Hello again

So, Boris has bounded back into our lives to announce that…nothing has changed.

The weather is still lovely (aggravatingly enough – doubtless as soon as lockdown eases we will have the longest spell of wet weather in living memory). In the meantime, here are some more ideas of things to do with your children.


1. Paint making

Stone Age paintings dating back 40,000 years (the last Ice Age) have been found in caves in Britain, France, and Spain. The paints were made of mixtures of ground rock or charcoal with animal fat. They give us a glimpse into life in a different era with pictures of human behaviour and animals which are now extinct. They also give us a prompt for a great activity to do at home, with links to art, technology and ancient history (if you have half an eye on the National Curriculum).

You will need:

  • Some charcoal or chalk. Either white or coloured chalk works, and you can use natural chalk from the ground if you have it, or chalk sticks.
  • A pestle and mortar or a mallet and a surface to bash on.
  • Some water or vegetable oil (depending on what sort of paint you want to make).
  • A paintbrush – a bought one or one made from a stick.
  • Grind up the chalk or charcoal into a powder using either the pestle and mortar or the mallet. if you are using a mallet remember to have eye protection and work outdoors, as bits will fly everywhere – this is quite fun though!
  • Add water or oil to make the consistency you want. Adding water will make a water-based paint and vegetable oil will make oil paint.*
  • Mix different colours of paint together to make new shades, or experiment with natural colours. if you have coloured chalk sticks you have a head start with colours, but can you find other sources of pigment in the garden (or the spice cupboard)?
  • Use your paints to decorate stones, paper or a sheet. You can paint designs, tell a story or make hand prints – all things that the Ice Age artists did.

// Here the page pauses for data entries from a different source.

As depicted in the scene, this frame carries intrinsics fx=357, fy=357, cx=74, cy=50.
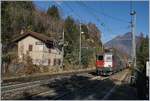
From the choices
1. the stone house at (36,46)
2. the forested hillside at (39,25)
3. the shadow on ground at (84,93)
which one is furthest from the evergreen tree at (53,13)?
the shadow on ground at (84,93)

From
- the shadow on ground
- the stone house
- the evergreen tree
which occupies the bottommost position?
the shadow on ground

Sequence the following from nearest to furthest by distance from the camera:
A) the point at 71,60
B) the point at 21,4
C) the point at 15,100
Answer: the point at 15,100 < the point at 71,60 < the point at 21,4

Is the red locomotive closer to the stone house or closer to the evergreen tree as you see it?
the stone house

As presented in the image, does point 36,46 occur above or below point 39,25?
below

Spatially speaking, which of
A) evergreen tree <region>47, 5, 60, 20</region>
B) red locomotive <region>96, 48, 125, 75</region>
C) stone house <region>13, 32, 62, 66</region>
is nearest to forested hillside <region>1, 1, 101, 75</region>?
evergreen tree <region>47, 5, 60, 20</region>

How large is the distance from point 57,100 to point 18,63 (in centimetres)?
3270

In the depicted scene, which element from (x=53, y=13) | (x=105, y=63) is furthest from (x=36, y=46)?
(x=53, y=13)

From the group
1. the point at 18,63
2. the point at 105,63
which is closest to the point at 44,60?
the point at 18,63

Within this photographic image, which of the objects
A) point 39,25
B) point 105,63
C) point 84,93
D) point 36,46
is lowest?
point 84,93

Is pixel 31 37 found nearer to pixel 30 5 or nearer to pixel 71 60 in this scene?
pixel 71 60

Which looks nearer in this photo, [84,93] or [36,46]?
[84,93]

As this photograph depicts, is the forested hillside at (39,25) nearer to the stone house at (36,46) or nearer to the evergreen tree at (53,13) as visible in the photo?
the evergreen tree at (53,13)

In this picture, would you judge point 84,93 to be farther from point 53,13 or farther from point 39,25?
point 53,13

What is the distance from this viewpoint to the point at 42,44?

* if you make oil-based paint NB that it makes a much more lasting mark that water-based paint!

2. Seed bombs

Creating seed bombs is a great way for your children to start thinking about the environment. At this time of year you will probably have to use bought seed, but later in the summer you can make seed bombs using wild seed that plants have set.

The clay helps to protect the seeds from intense heat, waterlogging or hungry birds. Traditionally seed bombs were used for stealth gardening in urban environments!

You will need:

  • A measuring cup
  • 1 cup of native wildflower seed (bought or harvested)
  • 2 cups of top soil or compost
  • 5 cups of potter’s clay (NOT air-drying craft clay)
  • water
  • A mixing bowl
  • Empty egg boxes to hold finished bombs

What to do:

  • Mix the soil and clay with enough water to make a dough.
  • Add the seeds and keep mixing until they are well distributed.
  • Take a handful of the mixture and roll it into a ball.
  • Place the finished ball into an egg box (or similar) to dry for a day or so.

Your finished bombs are best sown in early spring or autumn just before a heavy rainfall to help them germinate. Finished seed bombs can be kept in a cool dry place in a cardboard container.

To sow them, gently toss them into a patch of bare earth in a sunny spot.


3. Clay prints

This is a finding and making activity using clay to record a print of natural materials. In the example above I have used leaves, but you could use sticks, bark, nuts or even handprints.

You will need:

  • Clay.
  • Natural objects to use to print with.
  • A rolling pin and something to roll on (I used a milk bottle and a log round).

Collect your materials, bearing in mind that what works best will have a definite texture, and an edge that will show up clearly. It is also good to avoid things that are potentially stingy or prickly!

  • Roll the clay out until it is smooth enough to take an impression.
  • Place whatever you are printing on the clay and press down carefully but firmly. Try not to get your thumb prints on the clay and don’t push so hard that you can’t get the leaves/sticks/etc off the clay when you are done!
  • Carefully peel away the object from the clay to reveal the impression.
  • You can cut carefully around the outline of your prints and leave them to dry as ornaments.


4. Make a story stick

This activity helps children to develop vocabulary and storytelling techniques.

The Aborigines first used ‘message sticks’ to remember and convey information. The sticks were easy to carry, and carved or painted with symbols and tribal markings that together told a story or recorded important facts.

You will need:

  • A stick.
  • String or wool.
  • Found materials from the environment (leaves, feathers’ smaller sticks).

What to do:

  • Find a stick: it can be any length from a staff to no longer than the length of your forearm. It should be easy for you to carry safely though.
  • Think about the type of story you want to tell, and choose your materials accordingly. Or, see what you find on your daily walk and use that to tell your story.
  • Attach your found objects to the stick, with string or wool.
  • Use your stick to help you remember the parts of the story you want to tell.